## Supplied text
# # # #
How can I do something, for instance a function or event after this ajax proces is finished. The problem is I have to append something to the data recieved by the ajax call. But I can't append on window load because the data is still being processed.
Put it in the success handler of the ajax call:
$(window).load(function () {
$.ajax({
url: someUrl,
type: "get",
dataType: "",
success: function(data) {
// do whatever you want with data
}
});
});
You can call that in the success callback function of Ajax request
success: function(data) {
myFunction() ; // If function
$('#elementID').click() // If you want to trigger a click event
}
You may use the
`$(document).ready`
So it will be similar to this:
$(document).ready(function(){
$.ajax({
url: someUrl,
type: "get",
dataType: "",
success: function(data) {
//Your code should be here
After
success: function(data) {
for (var ii = 0; ii < data.length; ii++){
building html here
}
your code here
}
you want to enter in your functions within the success function for the ajax call but before the call is complete.
# # # #
## Dataset section

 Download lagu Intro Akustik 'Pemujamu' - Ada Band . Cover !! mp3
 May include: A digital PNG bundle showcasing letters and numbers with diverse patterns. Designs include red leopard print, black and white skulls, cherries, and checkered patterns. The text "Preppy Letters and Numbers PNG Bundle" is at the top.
# # # #
## List of tasks
A) Print the stretch of the ajax thread from "How can I do" through "still being processed.".
B) In the ajax thread, where does the first reply say to put the code that should run after the ajax process finishes?
Answer using only the ajax thread, not the data.

## Results
A)
How can I do something, for instance a function or event after this ajax proces is finished. The problem is I have to append something to the data recieved by the ajax call. But I can't append on window load because the data is still being processed.

B) In the success handler of the ajax call.